Classical Case
Finding pullback
Question: Suppose $X \subset k^m$ and $Y \subset k^n$ are irreducible algebraic sets (with Zarisky topology). Let $f: X \to Y$ be given by$(x_1, \ldots, x_m) \mapsto (f_1(x), \ldots, f_n(x)).$
What is the induced map on coordinate rings?
Answer: The induced maps $f^{\sharp}: A(Y) = k[y_1, \ldots, y_n]/ I \to A(X) = k[x_1. \ldots, x_m]/ J$ is given by pre-composition with $f$ so it is
$y_i \mapsto f_i$.
Question: On the other hand, suppose we have a map $\varphi: A(Y) \to A(X)$. How do we recover $f$ such that $\varphi = f^{\sharp}$?
Answer: $f: X \to Y$ can be defined by
$(x_1, \ldots, x_m) \mapsto \left(\varphi (y_1)(x), \ldots, \varphi(y_n)(x)\right).$
Answer: The induced maps $f^{\sharp}: A(Y) = k[y_1, \ldots, y_n]/ I \to A(X) = k[x_1. \ldots, x_m]/ J$ is given by pre-composition with $f$ so it is
$y_i \mapsto f_i$.
Recovering from Pullback
Question: On the other hand, suppose we have a map $\varphi: A(Y) \to A(X)$. How do we recover $f$ such that $\varphi = f^{\sharp}$?
Answer: $f: X \to Y$ can be defined by
$(x_1, \ldots, x_m) \mapsto \left(\varphi (y_1)(x), \ldots, \varphi(y_n)(x)\right).$
Affine Scheme Case.

GIVEN MATERIAL =
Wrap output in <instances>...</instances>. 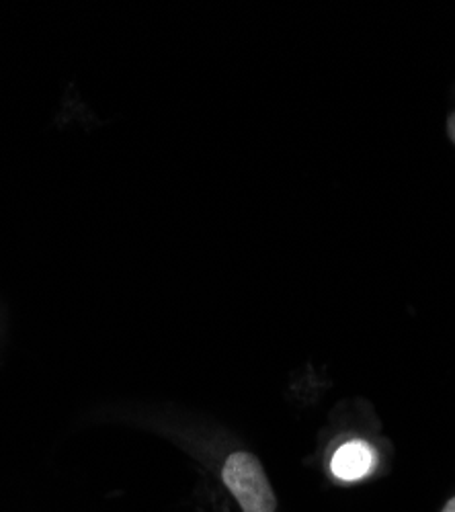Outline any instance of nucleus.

TASK SET =
a) From the pullback page above, extract everything from "Classical Case" down to "on coordinate rings?".
b) List every section heading on the pullback page above.

ANSWERS TO THE EXERCISES =
a)
Classical Case
Finding pullback
Question: Suppose $X \subset k^m$ and $Y \subset k^n$ are irreducible algebraic sets (with Zarisky topology). Let $f: X \to Y$ be given by$(x_1, \ldots, x_m) \mapsto (f_1(x), \ldots, f_n(x)).$
What is the induced map on coordinate rings?

b)
- Classical Case
- Finding pullback
- Recovering from Pullback
- Affine Scheme Case